Both hotspot-facilitated naïve and primed CRISPR adaptation are expected to result in distinct spacer mapping (protospacer) distributions, exhibiting strand and/or positional biases (Figure 1). To visualise these distributions for our host-target dataset, the protospacers corresponding to the oldest spacers matching each target, i.e. furthest from the CRISPR leader, were assigned as the PPS(Figure 3(a)). Each PPS was set at the middle of the distribution plot on the upper (target) strand and the protospacers corresponding to more recently acquired spacers (designated PS+1, PS+2 etc.) were then mapped relative to this point (Figure 3(b)).

Figure 3.

Figure 3.

Type I and II CRISPR-Cas subtypes display preferential acquisition of spacers from non-random locations. A) Assignment of the presumed priming (oldest) protospacer (PPS) specific to each host-target pair by taking the protospacer corresponding to the spacer furthest from the CRISPR leader (L). A single host with spacers matching two phage genomes is assigned as two independent host-target pairs. For example, spacer 8 in the host CRISPR is the oldest spacer targeting the magenta phage, so the corresponding protospacer on the phage genome is assigned as the PPS. The target of spacer 3 is assigned as PS+1 and spacer 2 as PS+2. For spacers matching the orange phage, the target of spacer 5 is assigned as the PPS and spacer 1 as PS+1. Grey spacers do not match either phage. B) For each host-target pair the DNA strand with the PPS was designated as the target strand, and the PPS position was set at the middle of the plot. Protospacers on the target or non-target strands were plotted above or below the x-axes, respectively. A smoothing window (width 500 bp) was then applied to the data. C) The relative protospacer mapping distributions for each CRISPR-Cas subtype in our dataset. The mean mapping density for 1000 simulated random distributions are shown as a black line and the 95th percentile is indicated by a dotted black line – each is based on the underlying data represented for the specific subtype. The significance of the difference between the observed data and simulated data were determined using a Kolmogorov–Smirnov (KS) test; p < 0.05 *, <0.01 **, <0.001 ***. (n) indicates the number of unique protospacers mapped (excluding the PPS for each host-target pair).

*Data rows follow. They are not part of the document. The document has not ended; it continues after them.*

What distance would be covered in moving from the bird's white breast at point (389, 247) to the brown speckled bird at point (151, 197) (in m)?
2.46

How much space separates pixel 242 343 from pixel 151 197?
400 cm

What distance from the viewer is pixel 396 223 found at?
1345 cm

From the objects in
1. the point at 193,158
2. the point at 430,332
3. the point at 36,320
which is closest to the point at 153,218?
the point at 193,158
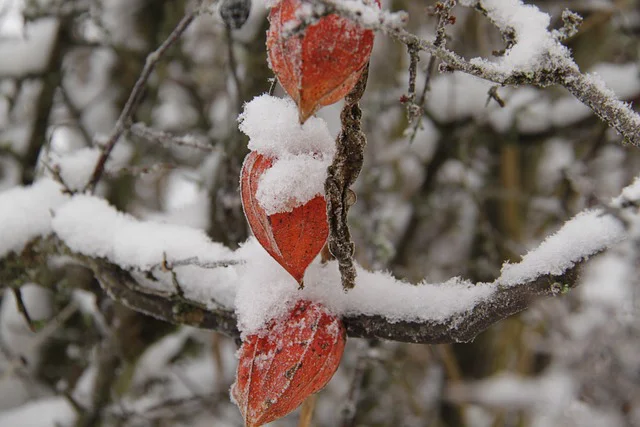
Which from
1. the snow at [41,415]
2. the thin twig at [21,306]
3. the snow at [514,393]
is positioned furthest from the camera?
the snow at [514,393]

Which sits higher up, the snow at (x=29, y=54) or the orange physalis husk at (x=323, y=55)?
the orange physalis husk at (x=323, y=55)

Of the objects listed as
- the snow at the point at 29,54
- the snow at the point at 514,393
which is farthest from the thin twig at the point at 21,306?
the snow at the point at 514,393

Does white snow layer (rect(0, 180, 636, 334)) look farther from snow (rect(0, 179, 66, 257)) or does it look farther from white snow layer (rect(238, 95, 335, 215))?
white snow layer (rect(238, 95, 335, 215))

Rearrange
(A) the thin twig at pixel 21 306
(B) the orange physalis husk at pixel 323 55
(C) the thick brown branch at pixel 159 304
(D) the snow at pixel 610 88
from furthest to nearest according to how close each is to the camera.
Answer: (D) the snow at pixel 610 88, (A) the thin twig at pixel 21 306, (C) the thick brown branch at pixel 159 304, (B) the orange physalis husk at pixel 323 55

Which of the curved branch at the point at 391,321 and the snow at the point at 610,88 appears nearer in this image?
the curved branch at the point at 391,321

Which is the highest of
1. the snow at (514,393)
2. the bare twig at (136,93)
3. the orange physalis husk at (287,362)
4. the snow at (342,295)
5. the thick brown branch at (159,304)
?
the bare twig at (136,93)

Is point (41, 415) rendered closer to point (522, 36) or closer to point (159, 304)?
point (159, 304)

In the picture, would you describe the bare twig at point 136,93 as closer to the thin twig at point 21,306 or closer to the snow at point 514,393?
the thin twig at point 21,306

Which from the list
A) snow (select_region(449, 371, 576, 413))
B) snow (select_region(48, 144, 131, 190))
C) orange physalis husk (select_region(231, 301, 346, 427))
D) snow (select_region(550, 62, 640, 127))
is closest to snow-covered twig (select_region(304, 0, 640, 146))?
orange physalis husk (select_region(231, 301, 346, 427))
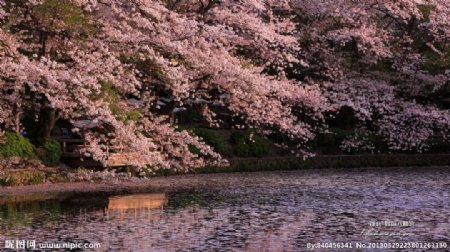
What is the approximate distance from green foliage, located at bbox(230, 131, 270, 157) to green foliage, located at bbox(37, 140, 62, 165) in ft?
32.8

All type I systems analysed exhibited relative protospacer mapping distributions that were significantly different from simulated random distributions (Figure 3(c)). Each observed type I distribution displayed a higher density of protospacers close to the PPS than seen in >95% of the simulated random distributions. Moreover, this clustering was typically asymmetric and system-specific, indicative of primed CRISPR adaptation. In general, our results are consistent with experimental data. For example, the type I-F distribution shows asymmetric clustering around the PPS that begins to tail off after ~ 3 kb, as observed experimentally in P. atrosepticum, P. aeruginosa and E. coli (Figure 3(c)) [19,3739]. For the E. coli type I-E system, which has previously been shown to acquire spacers with a strand bias and/or also clustering nearby the priming protospacer [21,22,40], our data is largely in agreement (Figure 3(c)). Our results also corroborate experimental data of protospacer distributions for the type I-B and I-C systems in Haloarcula hispanica [26] and Legionella pneumophila [27], respectively.

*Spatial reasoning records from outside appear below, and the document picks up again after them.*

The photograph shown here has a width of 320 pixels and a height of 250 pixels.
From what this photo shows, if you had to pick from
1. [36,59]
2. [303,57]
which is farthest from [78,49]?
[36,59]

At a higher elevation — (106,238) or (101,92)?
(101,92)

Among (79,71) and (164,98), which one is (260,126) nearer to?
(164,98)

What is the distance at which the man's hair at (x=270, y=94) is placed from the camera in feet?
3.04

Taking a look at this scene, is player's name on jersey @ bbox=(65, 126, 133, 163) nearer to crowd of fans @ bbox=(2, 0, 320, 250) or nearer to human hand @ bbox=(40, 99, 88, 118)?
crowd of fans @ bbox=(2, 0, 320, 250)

For class 2 CRISPR-Cas systems, we had sufficient data to analyse type II-A and II-C systems. The observed protospacer mapping distributions for these systems were both significantly different from the simulated random sampling along target genomes (Figure 3(c)). Furthermore, clustering of protospacers mapping near the PPS was apparent, although less pronounced than for type I systems (Figure 3(c)). The type II-A distribution appeared relatively symmetric, whereas the type II-C distribution appeared asymmetric, indicative of a priming-like mechanism. Overall, these protospacer mapping distributions indicate that for members of both class 1 and 2 CRISPR-Cas systems (types I and II), spacers are typically not obtained randomly along target genomes and that hotspot-facilitated naïve and/or primed CRISPR adaptation contribute significantly to the acquisition of multiple spacers.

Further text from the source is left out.